Objective: Put every line of the entries below into a JSON list of strings, one string per line, and leave out the blank lines.

----

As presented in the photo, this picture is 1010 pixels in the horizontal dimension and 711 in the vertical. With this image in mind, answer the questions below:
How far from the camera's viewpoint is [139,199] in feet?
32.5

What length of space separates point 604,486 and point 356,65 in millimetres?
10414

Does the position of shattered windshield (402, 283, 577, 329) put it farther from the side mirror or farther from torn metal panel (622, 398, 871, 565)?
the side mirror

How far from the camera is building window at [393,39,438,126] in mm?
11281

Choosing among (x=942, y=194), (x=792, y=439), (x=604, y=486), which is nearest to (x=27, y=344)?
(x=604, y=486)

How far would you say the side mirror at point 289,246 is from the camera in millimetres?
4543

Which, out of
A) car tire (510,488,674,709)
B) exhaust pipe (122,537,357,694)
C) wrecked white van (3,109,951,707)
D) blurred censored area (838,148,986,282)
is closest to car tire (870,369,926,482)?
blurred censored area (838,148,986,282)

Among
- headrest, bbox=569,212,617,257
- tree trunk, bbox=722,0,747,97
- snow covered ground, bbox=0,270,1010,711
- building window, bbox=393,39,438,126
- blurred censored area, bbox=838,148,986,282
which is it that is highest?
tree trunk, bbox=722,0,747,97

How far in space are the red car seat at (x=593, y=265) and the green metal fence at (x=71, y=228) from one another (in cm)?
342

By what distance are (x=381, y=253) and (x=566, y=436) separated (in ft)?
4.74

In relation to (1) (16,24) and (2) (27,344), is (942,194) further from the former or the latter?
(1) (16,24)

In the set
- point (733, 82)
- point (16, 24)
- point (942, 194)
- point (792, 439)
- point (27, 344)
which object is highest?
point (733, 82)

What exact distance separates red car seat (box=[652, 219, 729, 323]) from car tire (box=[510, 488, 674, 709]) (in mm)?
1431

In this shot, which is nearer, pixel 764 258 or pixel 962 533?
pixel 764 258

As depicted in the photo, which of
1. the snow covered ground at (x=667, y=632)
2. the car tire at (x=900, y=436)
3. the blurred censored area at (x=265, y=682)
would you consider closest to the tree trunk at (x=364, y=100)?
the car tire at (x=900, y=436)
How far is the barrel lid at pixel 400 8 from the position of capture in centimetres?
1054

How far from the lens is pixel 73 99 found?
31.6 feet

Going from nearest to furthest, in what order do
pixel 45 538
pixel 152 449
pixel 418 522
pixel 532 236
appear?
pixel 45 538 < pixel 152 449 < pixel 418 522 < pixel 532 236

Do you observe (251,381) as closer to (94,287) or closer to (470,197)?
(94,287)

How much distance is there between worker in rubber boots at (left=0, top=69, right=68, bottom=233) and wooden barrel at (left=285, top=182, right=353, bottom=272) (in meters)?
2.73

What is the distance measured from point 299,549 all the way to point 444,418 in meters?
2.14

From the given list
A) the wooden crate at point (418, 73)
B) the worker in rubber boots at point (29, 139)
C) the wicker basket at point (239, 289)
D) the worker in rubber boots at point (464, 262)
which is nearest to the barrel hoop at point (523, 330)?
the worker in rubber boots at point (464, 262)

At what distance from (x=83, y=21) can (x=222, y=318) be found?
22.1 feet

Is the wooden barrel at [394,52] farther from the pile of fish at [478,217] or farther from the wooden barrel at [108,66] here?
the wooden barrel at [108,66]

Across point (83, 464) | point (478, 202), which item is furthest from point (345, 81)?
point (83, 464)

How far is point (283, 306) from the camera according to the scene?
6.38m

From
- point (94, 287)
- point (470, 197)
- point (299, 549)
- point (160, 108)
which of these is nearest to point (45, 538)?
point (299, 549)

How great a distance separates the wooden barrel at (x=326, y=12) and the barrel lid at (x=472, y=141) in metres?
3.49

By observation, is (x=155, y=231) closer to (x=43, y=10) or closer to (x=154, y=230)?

----

Response:
[
  "As presented in the photo, this picture is 1010 pixels in the horizontal dimension and 711 in the vertical. With this image in mind, answer the questions below:",
  "How far from the camera's viewpoint is [139,199] in feet?",
  "32.5",
  "What length of space separates point 604,486 and point 356,65 in millimetres?",
  "10414",
  "Does the position of shattered windshield (402, 283, 577, 329) put it farther from the side mirror or farther from torn metal panel (622, 398, 871, 565)?",
  "the side mirror",
  "How far from the camera is building window at [393,39,438,126] in mm?",
  "11281",
  "Choosing among (x=942, y=194), (x=792, y=439), (x=604, y=486), which is nearest to (x=27, y=344)?",
  "(x=604, y=486)",
  "How far would you say the side mirror at point 289,246 is from the camera in millimetres?",
  "4543",
  "Which, out of",
  "A) car tire (510,488,674,709)",
  "B) exhaust pipe (122,537,357,694)",
  "C) wrecked white van (3,109,951,707)",
  "D) blurred censored area (838,148,986,282)",
  "is closest to car tire (870,369,926,482)?",
  "blurred censored area (838,148,986,282)",
  "Among",
  "- headrest, bbox=569,212,617,257",
  "- tree trunk, bbox=722,0,747,97",
  "- snow covered ground, bbox=0,270,1010,711",
  "- building window, bbox=393,39,438,126",
  "- blurred censored area, bbox=838,148,986,282",
  "which is it that is highest?",
  "tree trunk, bbox=722,0,747,97",
  "How far in space are the red car seat at (x=593, y=265) and the green metal fence at (x=71, y=228) from one another (in cm)?",
  "342",
  "By what distance are (x=381, y=253) and (x=566, y=436) separated (in ft)?",
  "4.74",
  "In relation to (1) (16,24) and (2) (27,344), is (942,194) further from the former or the latter?",
  "(1) (16,24)",
  "In the set",
  "- point (733, 82)",
  "- point (16, 24)",
  "- point (942, 194)",
  "- point (792, 439)",
  "- point (27, 344)",
  "which object is highest?",
  "point (733, 82)",
  "What exact distance separates red car seat (box=[652, 219, 729, 323]) from car tire (box=[510, 488, 674, 709]) (in mm)?",
  "1431",
  "In this shot, which is nearer, pixel 764 258 or pixel 962 533?",
  "pixel 764 258",
  "As depicted in the photo, which of",
  "1. the snow covered ground at (x=667, y=632)",
  "2. the car tire at (x=900, y=436)",
  "3. the blurred censored area at (x=265, y=682)",
  "would you consider closest to the tree trunk at (x=364, y=100)?",
  "the car tire at (x=900, y=436)",
  "How far is the barrel lid at pixel 400 8 from the position of capture in centimetres?",
  "1054",
  "How far from the lens is pixel 73 99 found?",
  "31.6 feet",
  "Going from nearest to furthest, in what order do",
  "pixel 45 538",
  "pixel 152 449",
  "pixel 418 522",
  "pixel 532 236",
  "appear?",
  "pixel 45 538 < pixel 152 449 < pixel 418 522 < pixel 532 236",
  "Do you observe (251,381) as closer to (94,287) or closer to (470,197)?",
  "(94,287)",
  "How much distance is there between worker in rubber boots at (left=0, top=69, right=68, bottom=233) and wooden barrel at (left=285, top=182, right=353, bottom=272) (in meters)?",
  "2.73",
  "What is the distance measured from point 299,549 all the way to point 444,418 in meters?",
  "2.14",
  "From the given list",
  "A) the wooden crate at point (418, 73)",
  "B) the worker in rubber boots at point (29, 139)",
  "C) the wicker basket at point (239, 289)",
  "D) the worker in rubber boots at point (464, 262)",
  "which is nearest to the barrel hoop at point (523, 330)?",
  "the worker in rubber boots at point (464, 262)",
  "At what distance from (x=83, y=21) can (x=222, y=318) be found?",
  "22.1 feet",
  "Is the wooden barrel at [394,52] farther from the pile of fish at [478,217] or farther from the wooden barrel at [108,66] here?",
  "the wooden barrel at [108,66]",
  "Across point (83, 464) | point (478, 202), which item is furthest from point (345, 81)?",
  "point (83, 464)",
  "How far is point (283, 306) from the camera according to the scene?",
  "6.38m",
  "From",
  "- point (94, 287)",
  "- point (470, 197)",
  "- point (299, 549)",
  "- point (160, 108)",
  "which of these is nearest to point (45, 538)?",
  "point (299, 549)",
  "How great a distance separates the wooden barrel at (x=326, y=12) and the barrel lid at (x=472, y=141) in metres?",
  "3.49",
  "By observation, is (x=155, y=231) closer to (x=43, y=10) or closer to (x=154, y=230)?"
]